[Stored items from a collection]
_ _ _ _

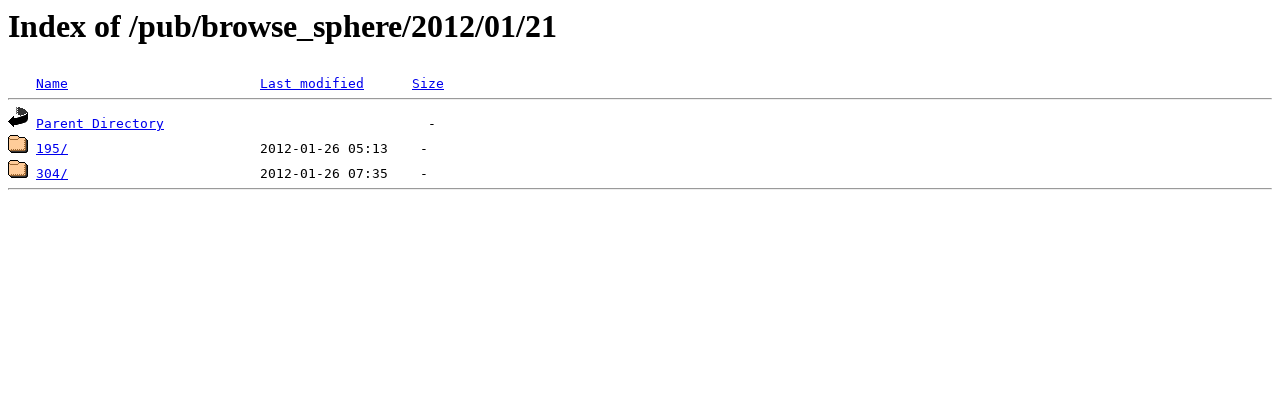

--- FILE ---
content_type: text/html;charset=ISO-8859-1
request_url: https://stereo-ssc.nascom.nasa.gov/pub/browse_sphere/2012/01/21/
body_size: 855
content:
<!DOCTYPE HTML PUBLIC "-//W3C//DTD HTML 3.2 Final//EN">
<html>
 <head>
  <title>Index of /pub/browse_sphere/2012/01/21</title>
<script src='/jquery/jquery-1.3.2.min.js'></script><script src='/incl2/wrap_index.js'></script> </head>
 <body>
<h1>Index of /pub/browse_sphere/2012/01/21</h1>
<pre><img src="/icons/blank.gif" alt="Icon "> <a href="?C=N;O=D">Name</a>                        <a href="?C=M;O=A">Last modified</a>      <a href="?C=S;O=A">Size</a>  <hr><img src="/icons/back.gif" alt="[PARENTDIR]"> <a href="/pub/browse_sphere/2012/01/">Parent Directory</a>                                 -   
<img src="/icons/folder.gif" alt="[DIR]"> <a href="195/">195/</a>                        2012-01-26 05:13    -   
<img src="/icons/folder.gif" alt="[DIR]"> <a href="304/">304/</a>                        2012-01-26 07:35    -   
<hr></pre>
</body></html>
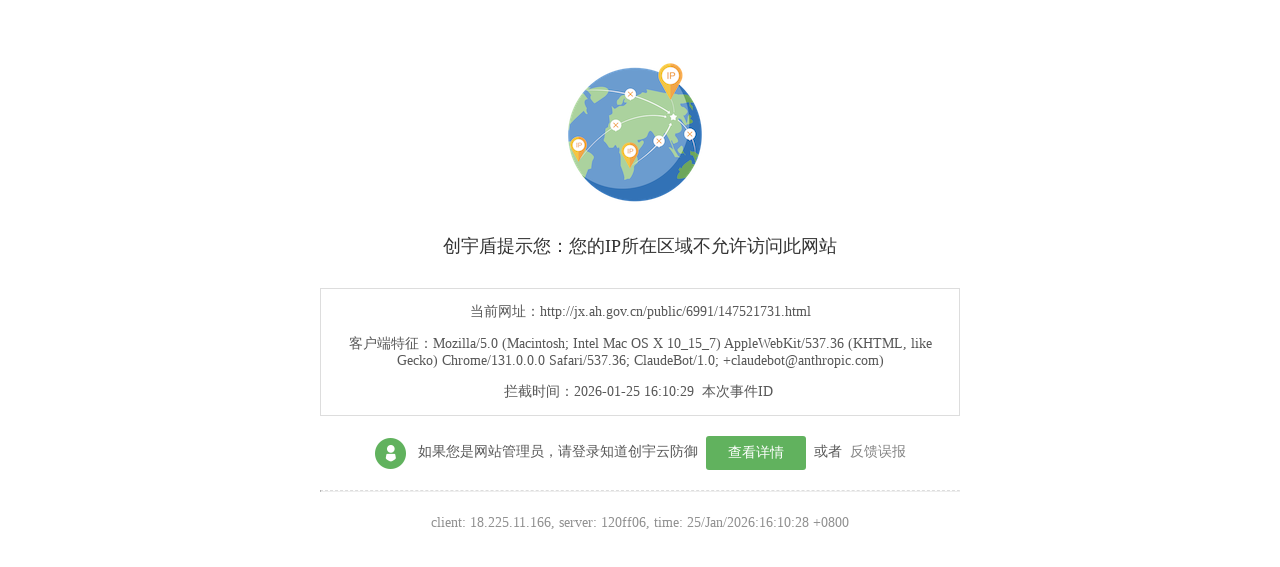

--- FILE ---
content_type: image/svg+xml
request_url: http://jx.ah.gov.cn/cdn-cgi/image/alt.svg
body_size: 871
content:
<?xml version="1.0" standalone="no"?><!DOCTYPE svg PUBLIC "-//W3C//DTD SVG 1.1//EN" "http://www.w3.org/Graphics/SVG/1.1/DTD/svg11.dtd"><svg t="1665545276807" class="icon" viewBox="0 0 1024 1024" version="1.1" xmlns="http://www.w3.org/2000/svg" p-id="5997" xmlns:xlink="http://www.w3.org/1999/xlink" width="200" height="200"><path d="M48 324.8S44.8 304 68.8 304H224S387.2 128 545.6 68.8h57.6v828.8H544s-180.8-68.8-320-236.8H65.6S48 660.8 48 640V324.8z" p-id="5998" fill="#ffffff"></path><path d="M700.8 209.6l139.2-121.6s86.4-14.4 75.2 60.8c-54.4 60.8-140.8 139.2-140.8 139.2s-102.4 25.6-73.6-78.4zM769.6 668.8l137.6 137.6s20.8 89.6-57.6 83.2c-67.2-52.8-156.8-137.6-156.8-137.6s-33.6-104 76.8-83.2z" p-id="5999" fill="#ffffff"></path><path d="M739.2 464s-9.6-40 38.4-40h176s41.6-9.6 41.6 40-8 57.6-40 57.6H760s-27.2 9.6-20.8-57.6z" p-id="6000" fill="#ffffff"></path></svg>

_ _ _ _

PROBLEM DETAILS ->
Return only the number of lines in the data above that include the word "folder".

REPLY ->
2